As our first reading suggests we must learn to pray with Solomon's prayer, pleading that we too gain that divine spark of Wisdom;

'Beyond health and beauty I loved her,

And I chose to have her rather than the light, because her radiance never ceases".(Wis 7: !0: )

This is the prayer that gets answered because it is real, and instead of riches we gain that profound and rich insight, not immediately but bit by bit, for it will also involve the hardship of having to rethink, or change our points of view, in fact to listen and learn he voice of Christ in our lives. But we do not do this alone, giving up to follow Christ gains us a new family, sisters and brothers united across time, space, country in the Church. We cannot eradicate all problems, let alone poverty immediately, they like the poor will always be with us in some form, but as a community we provide what is badly needed; love and support! What we have is this : "…organised religion offers a social-support network which might help attenuate the effects of low status, whether or not its members really believe everything their holy texts say about wealth". Though that is the language of sociology and economics, it is blunt and timely reminder of what we, as followers of Christ, are tasked with. May we try to do our best.

Lectio

The mark of a soul that loves wisdom always gives thanks to God.
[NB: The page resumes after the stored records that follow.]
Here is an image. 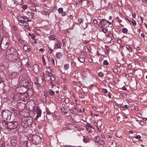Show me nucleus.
Segmentation results:
<instances>
[{
	"mask_svg": "<svg viewBox=\"0 0 147 147\" xmlns=\"http://www.w3.org/2000/svg\"><path fill=\"white\" fill-rule=\"evenodd\" d=\"M107 25V20L105 19L100 20L99 23V26L101 28H102L103 26H106Z\"/></svg>",
	"mask_w": 147,
	"mask_h": 147,
	"instance_id": "nucleus-7",
	"label": "nucleus"
},
{
	"mask_svg": "<svg viewBox=\"0 0 147 147\" xmlns=\"http://www.w3.org/2000/svg\"><path fill=\"white\" fill-rule=\"evenodd\" d=\"M18 41L19 42H20L21 44H24V41L22 39H20V38L19 39Z\"/></svg>",
	"mask_w": 147,
	"mask_h": 147,
	"instance_id": "nucleus-42",
	"label": "nucleus"
},
{
	"mask_svg": "<svg viewBox=\"0 0 147 147\" xmlns=\"http://www.w3.org/2000/svg\"><path fill=\"white\" fill-rule=\"evenodd\" d=\"M108 96L109 98H111V94L109 92L108 93Z\"/></svg>",
	"mask_w": 147,
	"mask_h": 147,
	"instance_id": "nucleus-56",
	"label": "nucleus"
},
{
	"mask_svg": "<svg viewBox=\"0 0 147 147\" xmlns=\"http://www.w3.org/2000/svg\"><path fill=\"white\" fill-rule=\"evenodd\" d=\"M115 66L116 67L119 68L121 66V64L119 63H116L115 64Z\"/></svg>",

If you have suffered evil, give thanks and it is changed to good.

He/She has not sinned who suffered the evil but he/she who has done the evil.

Give thanks even in disease, lack of possessions, or false accusations.

It is not we who are injured but those who are the authors of them.

St John Chrysostom

"A simple prayer, is like a soft sighing, like a child's prayer, keeps us alert. Has not God revealed to those who are little, to Christ's poor, what the powerful of this world have so much trouble understanding?"

Brother Roger of Taize

'To humankind, oppressed by so many difficulties, the Church says, as Peter said to the poor who begged alms from him: "I have neither gold nor silver, but what I have I give you; in the name of Jesus Christ of Nazareth, rise and walk" (Acts 3:6). In other words, the Church does not offer to the people of today riches that pass, nor does she promise them a merely earthly happiness. But she distributes to them the goods of divine grace which, raising them to the dignity of sons and daughters of God, are the most efficacious safeguards and aids toward a more human life. She opens the fountain of her life-giving doctrine which allows all, enlightened by the light of Christ, to understand well what they really are, what their lofty dignity and their purpose are, and, finally, through her children, she spreads everywhere the fullness of Christian charity, than which nothing is more effective in eradicating the seeds of discord, nothing more efficacious in promoting concord, just peace, and the brotherly and sisterly unity of all.

St Pope John XXIII

Extract from Pope John XXIII Address at beginning of the Second Vatican Council delivered in St Peter's Basilica on 11 October 1962, the first day of the Council.